Noch bevor sie überhaupt einen Plattendeal unterschrieben, hatten Die Happy bereits hunderte Konzerte absolviert, durch die sie ihren Ruf als hervorragende Live-Band etablierten. Dieser blieb nicht ungehört, so dass ab 1999 die Labels um die Band buhlten. Die BMG Ariola München bekam den Zuschlag und der Erstling „Supersonic Speed“ brachte das Ulmer Quartett in die Top 50 der Verkaufs-Charts und das dazugehörige Video auf alle Musikkanäle. Die Happy wurden als „Newcomer des Jahres“ gefeiert. Um das Album zu unterstützen, begab sich die Kapelle auf die „ewige Tour“. Kein Jugendzentrum, kein noch so kleiner Rockclub wurde ausgelassen, mit jedem Auftritt gewannen sie neue Anhänger hinzu. „Insgesamt haben wir 200 Gigs für die Scheibe gespielt“, bilanziert Thorsten stolz.
Im meilenfressenden Tourbus wurde damals bereits eifrig an neuen Songs gewerkelt. Schon 2002 erschien der Nachfolger „Beautiful Morning“, der auf Anhieb Platz 15 der Charts erklomm. Und mit dem Video zur Single „Goodbye“ gelang der endgültige Durchbruch. Aus den „Newcomern“ wurden „Shooting Stars“, kaum eine Superlative wurde von der Presse ausgelassen. Selbstbewusst tourte die Band dieses Mal durch größere Hallen. Die Rechnung ging auf, ihr Ruf als exzellente Live-Band sorgte für rappelvolle Venues, auf ihrer Homepage beschwerten sich enttäuschte Fans sogar, sie wären extra zum Konzert angereist, nur um das deprimierende Schild „Ausverkauft“ zu sehen. Kein Wunder, denn ihre furiose Bühnenshow und insbesondere die atemberaubende Bühnenpräsenz von Frontfrau Marta suchen ihresgleichen. Das tschechische Stimmwunder hat ihr Publikum wie kaum jemand im Griff, ihre Fans lieben sie. Welcher Künstler schafft es schon, dass 10.000 Leute auf einem Open Air wie hypnotisiert den Ansagen von der Bühne folgen, sich auf den Boden setzen, die Arme kreisen lassen, in die Luft springen.

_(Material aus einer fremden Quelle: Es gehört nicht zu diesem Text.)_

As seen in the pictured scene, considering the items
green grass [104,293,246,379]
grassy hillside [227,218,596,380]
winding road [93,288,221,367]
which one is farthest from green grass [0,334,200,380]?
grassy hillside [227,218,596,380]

Aufgrund ihrer explosiven Live-Power stehen besonders die Festivalmacher auf die Band. Als einzige nationale Band spielten sie wirklich jedes große Festival in Deutschland, Österreich und der Schweiz. Die (Wahl-)Schwaben spielten bis dato Rock am Ring und im Park, dreimal das Southside, zweimal Highfield, zweimal With Full Force, zweimal Taubertal, zweimal Rock am See sowie das Hurricane und 2002 ein Konzert mit P!nk. Den krönenden Abschluss der „Beautiful Morning“-Ära war die Echo-Nominierung 2002, als beste deutsche Alternative-Band.
Als Albumtitel wählte das Quartett schließlich „The Weight Of The Circumstances“. „Er soll die Leute auffordern, inne zu halten und einen Schritt zurück zu treten. Dann sehen sie, dass es uns allen eigentlich verdammt gut geht“, kommentiert Jürgen die Wahl. „Wenn du zurück blickst auf die Probleme, die du vor einem Jahr hattest, dann fragst du dich: Warum hab ich mich so gestresst? So ist es oft, du lachst über die Schwierigkeiten von früher,“ meint Marta. Nachdenklich fügt sie hinzu: "Es wird einem aber auch bewusst, dass es vielen Menschen nicht so gut geht." Der abendliche Blick über die Metropole L.A., hat bei Marta tiefe Eindrücke hinterlassen. "L.A. ist das Ziel so vieler Menschen mit Träumen vom großen Erfolg. Da gibt es einen Kuchen, von dem jeder ein Stück abhaben will, doch nur die wenigsten kriegen was davon. Glück und Unglück, Erfolg und Trauer liegen sehr nah´ beisammen".
Mit „The Weight Of The Circumstances“ wollen Die Happy nun auch die europäischen Bühnen und Charts erobern. Wenn man auf die Geschichte der Band zurück blickt und sich das neue Album zu Gemüte führt, fällt es schwer, ihnen diesen Durchbruch nicht zuzutrauen.